AIDO.StructureTokenizer: Bridging Protein Structure and Sequence Modeling
Type | research |
---|---|
Area | AIDigital Twin |
Published(YearMonth) | 2412 |
Source | https://www.biorxiv.org/content/10.1101/2024.12.02.626366v1 |
Tag | newsletter |
Checkbox | |
Date(of entry) |
AIDO.StructureTokenizer (AIDO.St) introduces a novel approach to indexing, searching, and generating protein structures, leveraging the vast resources of databases like the AlphaFold Protein Structure Database. This 300M-parameter VQ-VAE-based model features an equivariant encoder for discretizing protein structures into tokens and an invariant decoder for reconstructing structures from these tokens.
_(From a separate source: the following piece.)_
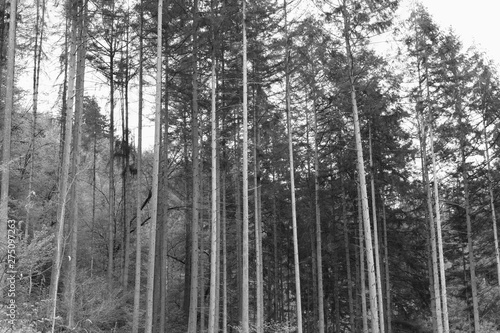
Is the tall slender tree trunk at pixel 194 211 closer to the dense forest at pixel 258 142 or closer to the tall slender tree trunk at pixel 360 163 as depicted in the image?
the dense forest at pixel 258 142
AIDO.St strikes a balance between the encoder's ability to localize and retrieve structural information and the decoder's reconstruction precision. Comparisons with Foldseek, ProToken, and ESM3 highlight its superior protein structure retrieval and reconstruction capabilities. By aligning structural tokens with protein sequence language models, AIDO.St enhances structure prediction accuracy, offering a robust tool for integrating protein structure and sequence modalities. Models and code are openly accessible, promoting advancements in protein research and bioinformatics.